• WHAT THE TASK REQUIRES
Pick out every line in the records below that contains the word "left", and copy each of those lines.
□ □ □ □
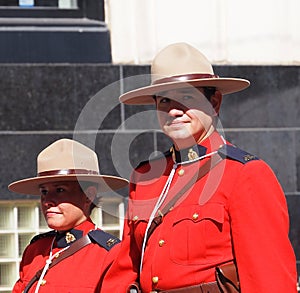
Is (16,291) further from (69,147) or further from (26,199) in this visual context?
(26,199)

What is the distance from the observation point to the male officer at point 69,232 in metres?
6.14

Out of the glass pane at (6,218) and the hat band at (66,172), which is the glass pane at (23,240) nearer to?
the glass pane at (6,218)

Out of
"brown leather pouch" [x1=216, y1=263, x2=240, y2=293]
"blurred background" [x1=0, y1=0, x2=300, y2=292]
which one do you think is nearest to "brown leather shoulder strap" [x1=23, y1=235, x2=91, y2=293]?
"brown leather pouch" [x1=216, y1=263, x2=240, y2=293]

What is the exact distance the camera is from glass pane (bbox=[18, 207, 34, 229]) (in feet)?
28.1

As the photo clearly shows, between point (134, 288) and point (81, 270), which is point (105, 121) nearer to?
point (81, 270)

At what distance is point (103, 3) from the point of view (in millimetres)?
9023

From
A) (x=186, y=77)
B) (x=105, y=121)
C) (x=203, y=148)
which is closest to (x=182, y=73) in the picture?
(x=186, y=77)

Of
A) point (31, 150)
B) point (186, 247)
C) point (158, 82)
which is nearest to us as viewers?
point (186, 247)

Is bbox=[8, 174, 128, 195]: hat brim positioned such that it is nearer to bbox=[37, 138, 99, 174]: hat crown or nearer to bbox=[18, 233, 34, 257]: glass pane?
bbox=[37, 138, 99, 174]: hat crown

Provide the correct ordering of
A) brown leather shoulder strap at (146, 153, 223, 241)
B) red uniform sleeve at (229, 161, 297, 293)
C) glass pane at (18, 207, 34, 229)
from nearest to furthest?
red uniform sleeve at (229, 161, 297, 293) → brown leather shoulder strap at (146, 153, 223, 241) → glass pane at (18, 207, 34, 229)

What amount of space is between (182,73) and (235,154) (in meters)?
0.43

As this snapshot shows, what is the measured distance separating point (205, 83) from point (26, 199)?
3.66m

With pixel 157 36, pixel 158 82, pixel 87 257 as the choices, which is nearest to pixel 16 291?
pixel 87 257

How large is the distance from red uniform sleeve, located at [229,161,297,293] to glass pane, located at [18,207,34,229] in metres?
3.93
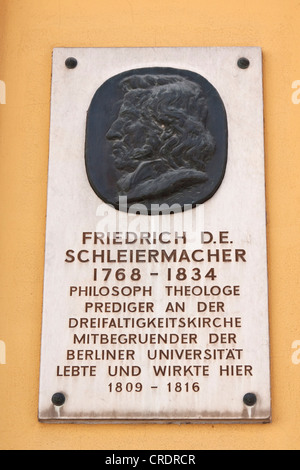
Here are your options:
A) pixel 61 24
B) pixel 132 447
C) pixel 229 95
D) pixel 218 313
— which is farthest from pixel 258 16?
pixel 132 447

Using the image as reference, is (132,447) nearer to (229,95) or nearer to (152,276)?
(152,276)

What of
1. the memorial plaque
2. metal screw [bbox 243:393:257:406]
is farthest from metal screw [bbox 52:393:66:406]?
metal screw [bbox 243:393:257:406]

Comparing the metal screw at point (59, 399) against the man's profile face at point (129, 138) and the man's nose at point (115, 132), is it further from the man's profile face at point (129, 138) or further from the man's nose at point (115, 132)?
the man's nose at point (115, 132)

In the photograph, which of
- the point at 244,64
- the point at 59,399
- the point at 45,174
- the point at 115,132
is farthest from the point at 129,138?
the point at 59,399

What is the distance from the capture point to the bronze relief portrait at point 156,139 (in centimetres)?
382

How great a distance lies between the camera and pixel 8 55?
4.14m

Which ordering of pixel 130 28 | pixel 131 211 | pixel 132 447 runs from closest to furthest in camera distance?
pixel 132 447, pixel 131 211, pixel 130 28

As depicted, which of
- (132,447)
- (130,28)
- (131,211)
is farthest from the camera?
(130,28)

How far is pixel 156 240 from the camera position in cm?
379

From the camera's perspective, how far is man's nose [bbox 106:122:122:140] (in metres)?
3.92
□ □ □ □
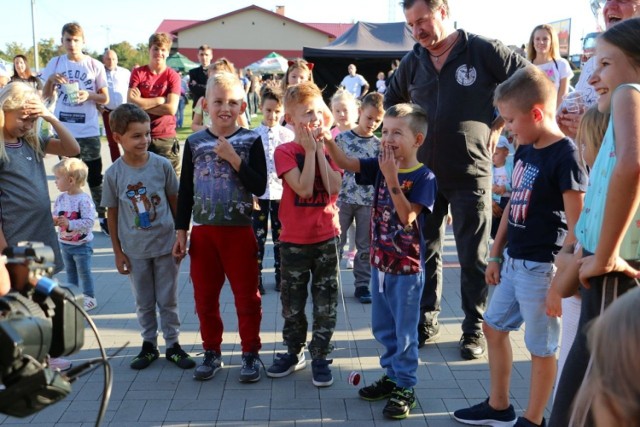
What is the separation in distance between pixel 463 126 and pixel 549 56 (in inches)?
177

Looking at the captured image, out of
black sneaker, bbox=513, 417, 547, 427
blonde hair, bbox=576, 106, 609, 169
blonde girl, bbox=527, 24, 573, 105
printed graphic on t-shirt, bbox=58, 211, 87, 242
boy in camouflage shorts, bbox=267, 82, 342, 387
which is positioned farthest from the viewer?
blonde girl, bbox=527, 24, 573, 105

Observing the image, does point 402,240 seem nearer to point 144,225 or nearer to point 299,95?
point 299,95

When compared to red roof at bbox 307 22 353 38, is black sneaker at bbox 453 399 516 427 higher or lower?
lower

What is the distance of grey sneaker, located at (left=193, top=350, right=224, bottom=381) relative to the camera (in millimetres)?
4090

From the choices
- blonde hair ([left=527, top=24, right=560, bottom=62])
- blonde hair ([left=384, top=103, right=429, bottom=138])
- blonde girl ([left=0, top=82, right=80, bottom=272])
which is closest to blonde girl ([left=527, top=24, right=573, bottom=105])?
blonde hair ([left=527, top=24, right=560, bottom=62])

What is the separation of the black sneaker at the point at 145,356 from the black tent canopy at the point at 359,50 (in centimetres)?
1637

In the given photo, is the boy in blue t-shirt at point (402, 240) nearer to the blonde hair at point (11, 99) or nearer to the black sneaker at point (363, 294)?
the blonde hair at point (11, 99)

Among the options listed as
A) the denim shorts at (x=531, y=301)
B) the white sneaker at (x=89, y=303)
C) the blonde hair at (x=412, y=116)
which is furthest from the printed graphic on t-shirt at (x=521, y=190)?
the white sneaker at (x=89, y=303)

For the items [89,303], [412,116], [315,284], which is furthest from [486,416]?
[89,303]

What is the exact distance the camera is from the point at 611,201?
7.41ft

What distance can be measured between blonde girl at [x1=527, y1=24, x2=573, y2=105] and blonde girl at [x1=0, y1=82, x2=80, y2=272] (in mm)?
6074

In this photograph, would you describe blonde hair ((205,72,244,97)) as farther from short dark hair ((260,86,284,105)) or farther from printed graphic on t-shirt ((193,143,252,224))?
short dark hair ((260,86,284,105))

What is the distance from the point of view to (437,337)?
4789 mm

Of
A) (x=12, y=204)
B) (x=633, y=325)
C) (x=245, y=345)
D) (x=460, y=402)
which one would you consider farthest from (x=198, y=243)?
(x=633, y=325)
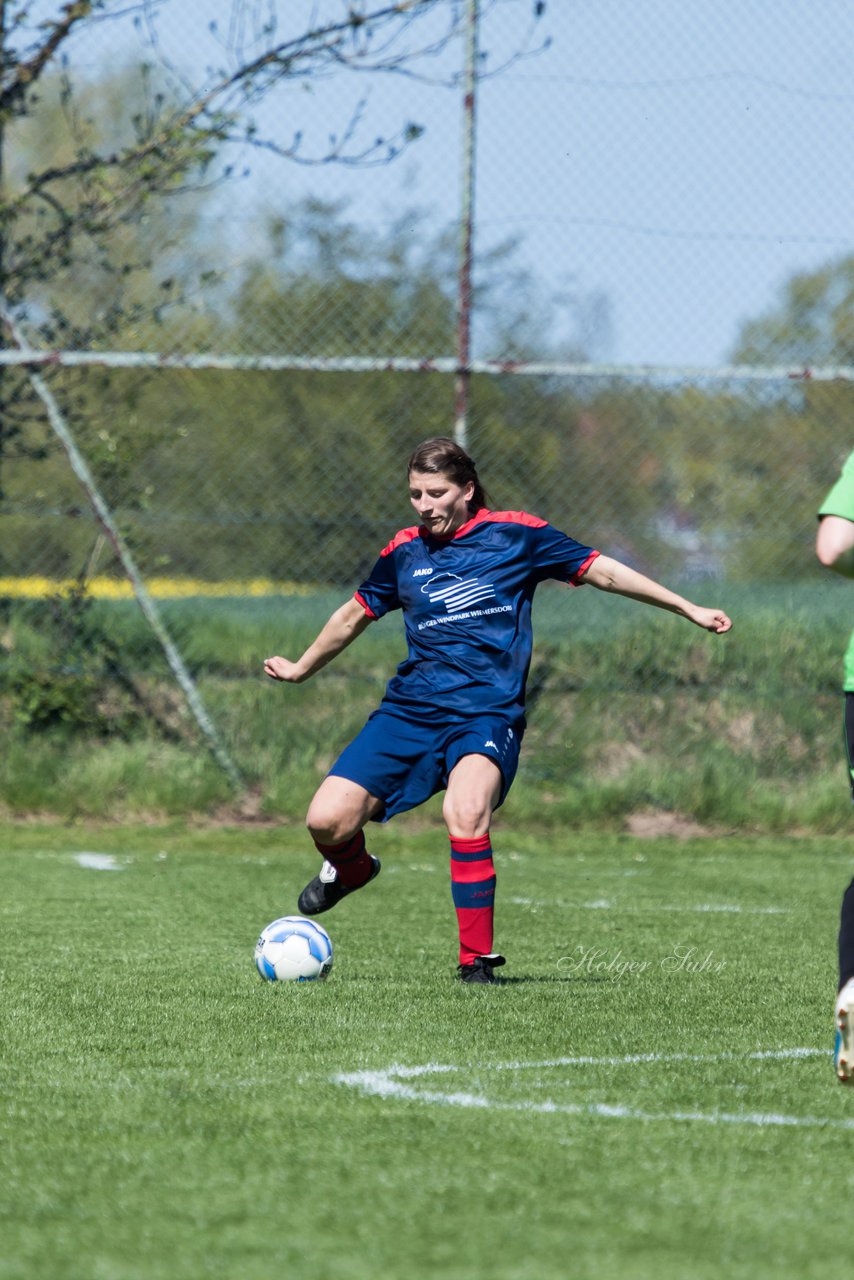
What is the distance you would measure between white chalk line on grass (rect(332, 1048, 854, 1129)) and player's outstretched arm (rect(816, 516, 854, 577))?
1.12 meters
□ □ □ □
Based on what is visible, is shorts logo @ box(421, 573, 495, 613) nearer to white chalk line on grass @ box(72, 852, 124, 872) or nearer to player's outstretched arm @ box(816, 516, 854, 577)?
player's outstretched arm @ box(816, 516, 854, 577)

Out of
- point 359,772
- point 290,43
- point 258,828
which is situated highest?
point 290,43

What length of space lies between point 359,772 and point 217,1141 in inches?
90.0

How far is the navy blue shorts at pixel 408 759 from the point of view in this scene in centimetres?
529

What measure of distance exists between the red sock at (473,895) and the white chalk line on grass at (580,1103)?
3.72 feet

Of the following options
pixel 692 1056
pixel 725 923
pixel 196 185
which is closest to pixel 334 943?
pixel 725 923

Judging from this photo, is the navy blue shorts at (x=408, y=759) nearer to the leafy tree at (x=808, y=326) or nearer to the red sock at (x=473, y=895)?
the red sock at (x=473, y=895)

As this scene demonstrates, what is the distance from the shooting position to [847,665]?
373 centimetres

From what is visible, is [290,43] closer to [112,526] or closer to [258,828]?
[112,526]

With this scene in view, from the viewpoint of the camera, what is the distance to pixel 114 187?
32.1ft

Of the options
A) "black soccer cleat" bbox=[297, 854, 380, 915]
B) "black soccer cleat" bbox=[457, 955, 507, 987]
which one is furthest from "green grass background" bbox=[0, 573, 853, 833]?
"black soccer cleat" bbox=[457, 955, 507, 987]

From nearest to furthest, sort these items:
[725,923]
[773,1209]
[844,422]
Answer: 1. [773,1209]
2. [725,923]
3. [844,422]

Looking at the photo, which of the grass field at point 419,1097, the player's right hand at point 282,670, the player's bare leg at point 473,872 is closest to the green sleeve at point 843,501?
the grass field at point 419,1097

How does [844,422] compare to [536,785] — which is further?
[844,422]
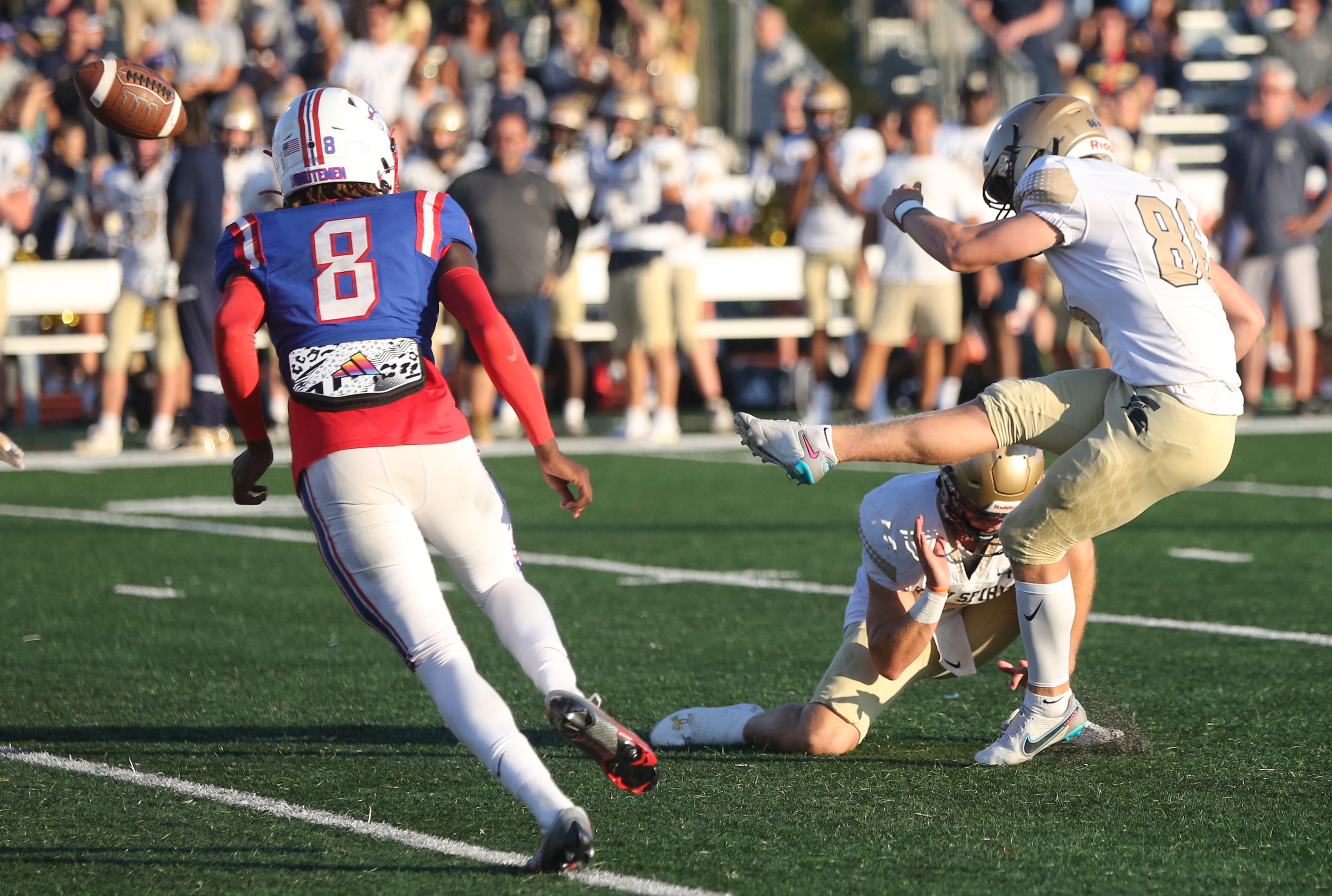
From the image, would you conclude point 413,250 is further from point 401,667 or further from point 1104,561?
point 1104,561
□ □ □ □
• EXERCISE RESULT
What is the distance of grey sneaker, located at (left=193, top=350, right=224, bottom=381) relative to the camera (in millimetres)?
- blonde hair ([left=527, top=24, right=560, bottom=62])
- blonde hair ([left=384, top=103, right=429, bottom=138])
- blonde girl ([left=0, top=82, right=80, bottom=272])
which is closest to blonde girl ([left=527, top=24, right=573, bottom=105])?
blonde hair ([left=527, top=24, right=560, bottom=62])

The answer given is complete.